Artist illustration of the supermassive
black hole in 1ES 1927+654 before the flare. Credit: NASA/Sonoma State
University, Aurore Simonnet
Black holes are powerful cosmic engines. They provide the energy
behind quasars and other active galactic nuclei (AGNs). This is due to the
interaction of matter with its powerful gravitational and magnetic fields.6
Technically, a black hole doesn’t have a magnetic field on its
own, but the dense plasma surrounding the black hole as an accretion disk does.
As the plasma swirls around the black hole, the charged particles within it
generate an electrical current and magnetic field. The direction of the plasma
flow doesn’t change spontaneously, so one would imagine the magnetic field is
very stable. So, imagine the surprise of astronomers when they saw evidence
that a black hole’s magnetic field had undergone a magnetic reversal.
In basic terms, a magnetic field can be imaged as that of a simple
magnet, with a north and south pole. A magnetic reversal is where the
orientation of that imaginary pole flips, and the orientation of the magnetic
field flips. This effect is common among stars.

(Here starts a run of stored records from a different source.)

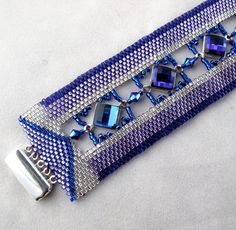 Púrpura/azul diamantes en pulsera Peyote por ArtbyLea en Etsy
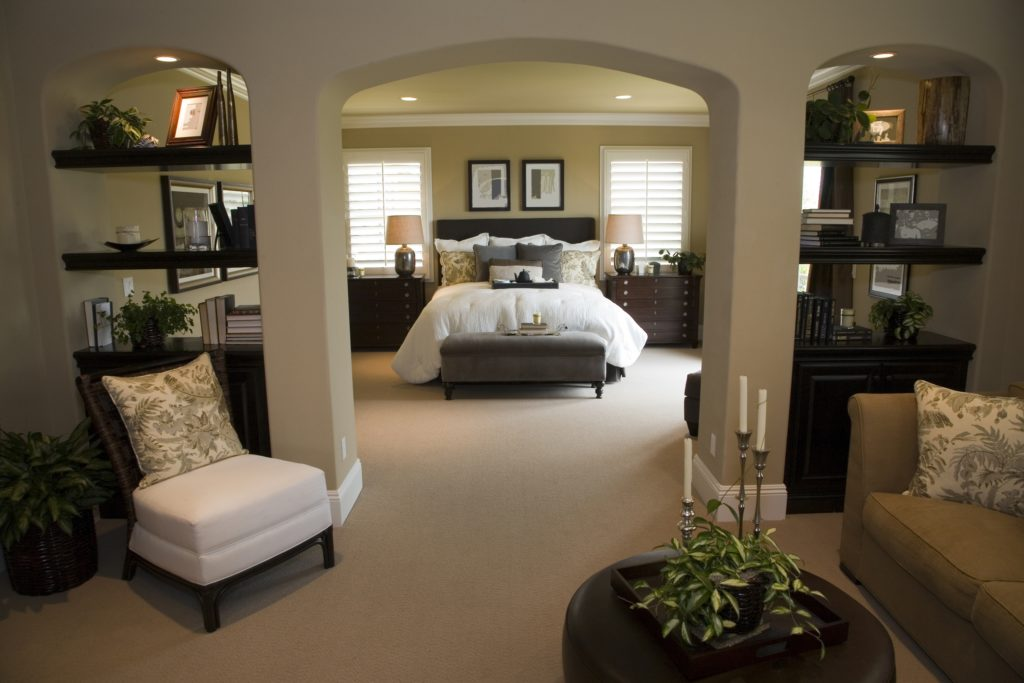 Classic Mansion Decor for Contemporary Bedroom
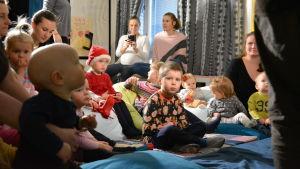 barn sitter och njuter av barnteater.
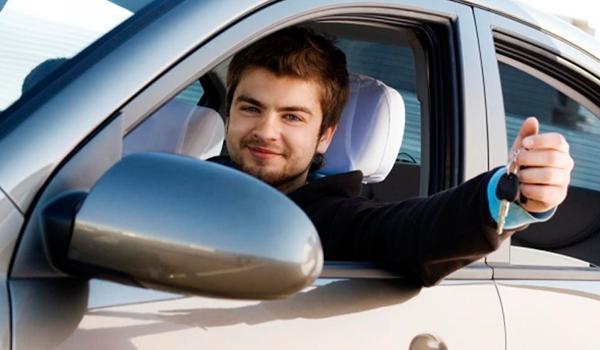 Dormir y otros motivos «extraños» para alquilar un coche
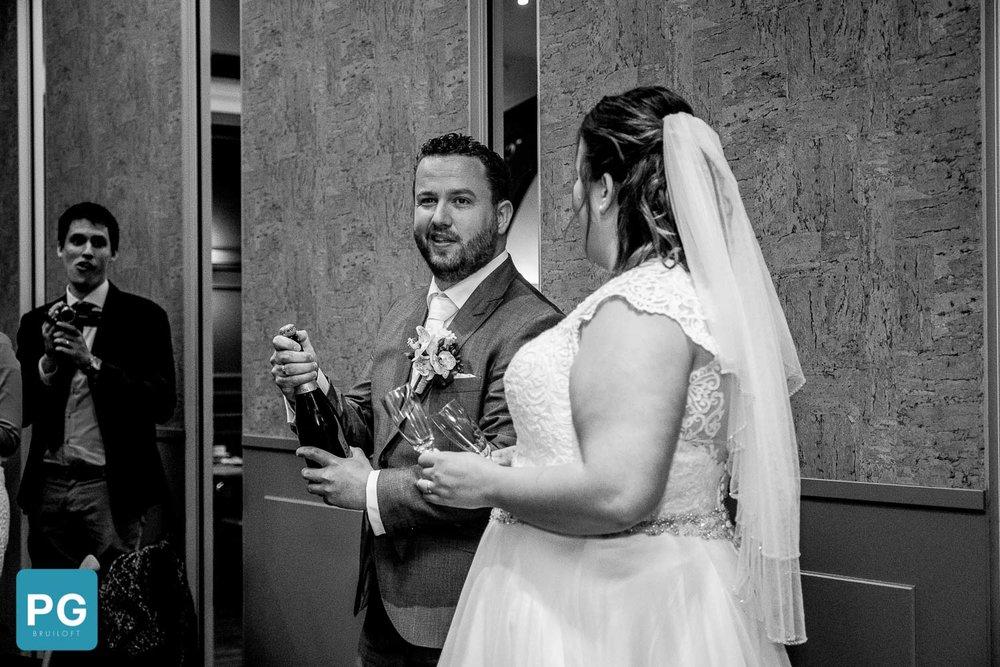 Ceremonieele handelingen bij huwelijk champagne laten knallen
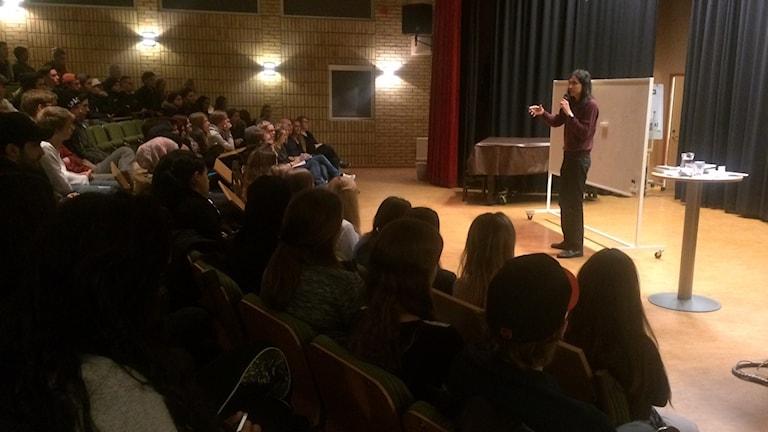 Författaren Jonas Hassen Khemiri talar inför eleverna på Magnus Åberggymnasiet. Foto: Olivia Ochoa/Sveriges Radio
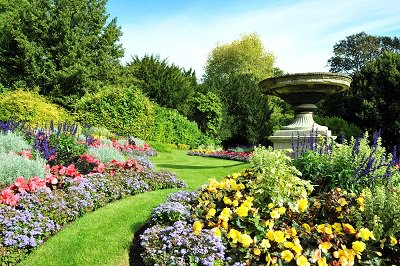 Tomorrow is National Open Gardens day as part of @The_RHS #NationalGardeningWeek - visit https://t.co/8gnBsWhpjA https://t.co/smbCFCRVuh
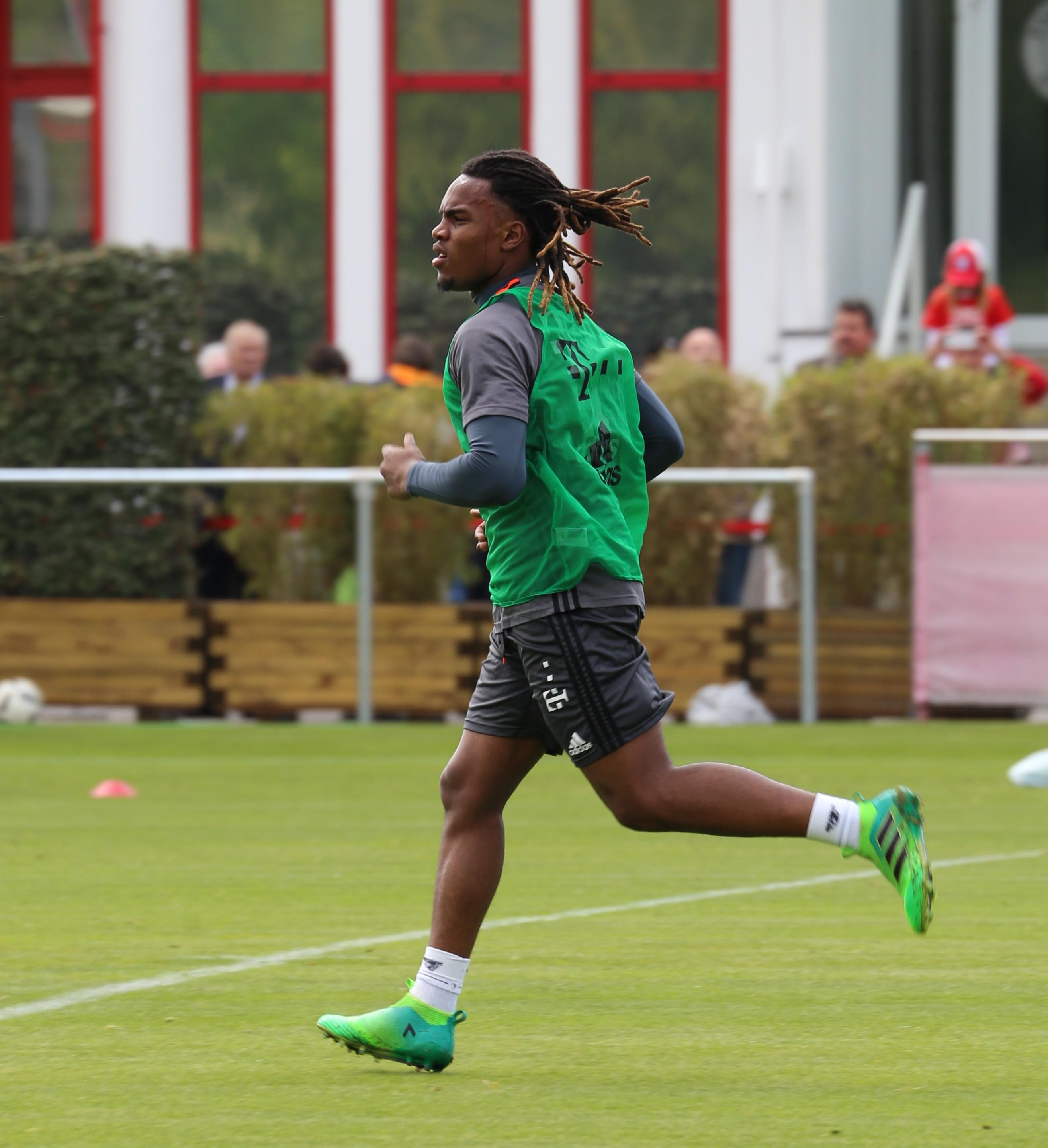 File Renato Sanches Training 2017 05 FC Bayern Muenchen 9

In 2018, an automated sky survey found a sudden change in a galaxy
239 million light-years away. Known as 1ES 1927+654, the galaxy had brightened
by a factor of 100 in visible light. Soon after its discovery, the Swift
Observatory captured its glow in x-rays and ultraviolet. A search of archival observations of the
region showed the galaxy actually started to brighten toward the end of 2017.
At the time it was thought this rapid brightening was caused by a star passing close to the galaxy’s supermassive black hole. Such a close encounter would cause a tidal disruption event, which would rip the star apart as well as disrupt the flow of gas in the black hole’s accretion disk. But this new study casts a shadow on that idea.
How a black hole might undergo
magnetic reversal. Credit: NASA’s Goddard Space Flight Center/Jay Friedlander
The team looked at observations of the galactic flare across the
full spectrum of light from radio to x-ray. One of the things they noticed was
that the intensity of x-rays dropped off very quickly. X-rays are often
produced by charged particles spiraling within intense magnetic fields, so this
suggested a sudden change in the magnetic field near the black hole. At the
same time, the intensity of light in visible and ultraviolet increased which
suggested that parts of the black hole’s accretion disk were getting hotter.
Neither of these effects is what you’d expect with a tidal disruption event.
Instead, a magnetic reversal better fits the data. As the team
showed, as a black hole accretion disk undergoes a magnetic reversal, the
fields weaken at the outer edges of the accretion disk first. As a result, the
disk can heat up more efficiently. At the same time, the weaker magnetic field
means that fewer x-rays are produced by charged particles. Once the magnetic
field completes its reversal, the disk returns to its original state.
This is only the first observation of the magnetic reversal of a galactic black hole. We now know they can occur, but we don’t know how common these reversals are. It will take more observations to determine just how many times a galaxy’s black hole can become a switch hitter.